Causal inference is a new language within machine learning used to help teams better understand causes and impacts so they can make better decisions. If this sounds like a foreign language to you, you’re not alone. Causal inference is only now starting to move outside the world of academics and research scientists — becoming a more relevant asset for businesses.
By Adam Kinney
Throughout my time at Google, Twitter, and Schibsted, every team incorporated machine learning differently. At Mixpanel, we’re constantly trying to unlock deeper insights for our customers through user behavior data which typically offers a view, but not always the full story, depending on how much data customers are working from. We’re exploring how various elements of machine learning can help break through confusing, or even conflicting, observational data and give insights that drive businesses forward.
In my experience, I see two key scenarios where companies can make use of causal inference — the planning side and the impact assessment side.
Learning from existing data
Most companies have high-level objectives like growing the user base, reducing customer churn, or increasing conversions. But it’s difficult to know what to change in your product or marketing to achieve that. Typically, companies will try out different approaches and see what works best. This is expensive and time-consuming. Each experiment involves development time and/or marketing spend. It would be much better to learn from the data you already collected to see which areas of your product or marketing will likely get you to your goals. Causal inference does exactly this. It helps you zero in on the most important areas so you focus your efforts in the right place.
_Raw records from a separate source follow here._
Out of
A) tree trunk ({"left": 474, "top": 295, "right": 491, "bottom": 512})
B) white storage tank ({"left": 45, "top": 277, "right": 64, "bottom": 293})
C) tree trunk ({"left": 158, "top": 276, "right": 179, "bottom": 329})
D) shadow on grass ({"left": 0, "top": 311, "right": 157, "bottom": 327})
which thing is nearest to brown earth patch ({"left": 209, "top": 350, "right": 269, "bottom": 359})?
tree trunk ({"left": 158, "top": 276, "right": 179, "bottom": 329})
After you’ve built a new feature, you need to know if it actually got you closer to your goal. This isn’t always easy. High-level goals tend to be very difficult to move in dramatic ways. You’re more likely to succeed with small, incremental increases over time. But each of those small incremental increases can get lost in the noise of day-to-day fluctuations in your KPIs. Causal inference helps you understand if the newly launched feature causes users to behave in a way that will get you closer to your goal. For example, you can see if that new email digest causes users to churn less. Of course, you can get answers like this from A/B tests as well, but A/B tests themselves take time and engineering work to run for many product features.
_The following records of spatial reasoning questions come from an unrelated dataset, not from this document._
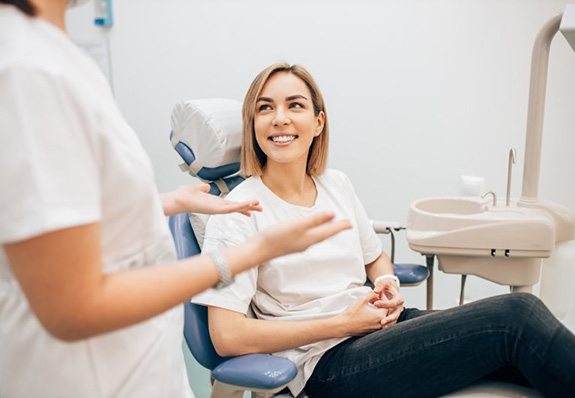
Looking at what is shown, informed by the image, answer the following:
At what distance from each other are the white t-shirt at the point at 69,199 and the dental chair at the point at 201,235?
10.6 inches

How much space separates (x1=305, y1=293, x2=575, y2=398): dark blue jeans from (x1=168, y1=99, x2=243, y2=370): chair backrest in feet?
1.79

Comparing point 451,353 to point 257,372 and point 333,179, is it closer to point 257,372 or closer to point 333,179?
point 257,372

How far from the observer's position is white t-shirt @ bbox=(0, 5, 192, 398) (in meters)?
0.48

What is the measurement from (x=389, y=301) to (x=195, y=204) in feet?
2.19

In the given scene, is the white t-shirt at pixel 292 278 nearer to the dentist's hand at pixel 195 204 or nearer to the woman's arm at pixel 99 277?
the dentist's hand at pixel 195 204

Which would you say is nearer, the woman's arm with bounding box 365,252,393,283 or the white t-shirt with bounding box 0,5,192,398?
the white t-shirt with bounding box 0,5,192,398

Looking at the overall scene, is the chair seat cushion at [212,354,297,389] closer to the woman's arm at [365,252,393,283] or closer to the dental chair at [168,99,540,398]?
the dental chair at [168,99,540,398]

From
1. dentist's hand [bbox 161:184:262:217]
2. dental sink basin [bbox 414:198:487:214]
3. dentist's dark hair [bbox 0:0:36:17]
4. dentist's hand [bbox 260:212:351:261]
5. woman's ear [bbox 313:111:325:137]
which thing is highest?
dentist's dark hair [bbox 0:0:36:17]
Let’s say you run a digital media site that has a subscription paywall. You want to reduce the number of subscribers that cancel their subscription. You start by comparing users who cancel with those who don’t. You find that users who read at least three stories a day cancel less often than users who read less than three stories. Does that mean that if you get more users to read at least three stories per day cancellations will decrease? Not necessarily. It could be the case, for example, that the users who are most passionate about the media site like to read a lot of stories and are less likely to cancel than other users. In that case, reading more stories doesn’t cause users to be less likely to cancel, even though reading more stories is correlated with being less likely to cancel.
Let’s say you also find that users who sign up for the media site’s email newsletter cancel less often than those who don’t. It is possible that there’s no causal relationship there, and it’s once again just the super-users who are both signing up for the newsletter and keeping their subscriptions. On the other hand, maybe the newsletter is a daily reminder for users of the value they get from their subscription, and it actually causes users to be less likely to cancel. In that case, getting more users to sign up for the newsletter really would work.
Causal inference is a technique that can uncover whether the causal explanation is true in scenarios like these. It generally works by controlling for confounding factors. In the first example of users reading three stories a day, you can control for the super-user confounder by predicting which users are most likely and least likely to read three stories per day (we call this prediction the user’s propensity to read three stories per day). And then seeing if there is a difference in cancellations between those that really do read three stories per day and those who don’t, within each propensity group.
As causal inference becomes more and more popular for businesses, it’s important to tap into tools that are already using it in order to help your teams innovate and grow more quickly.
Adam Kinney is Head of Machine Learning and Automated Insights at Mixpanel.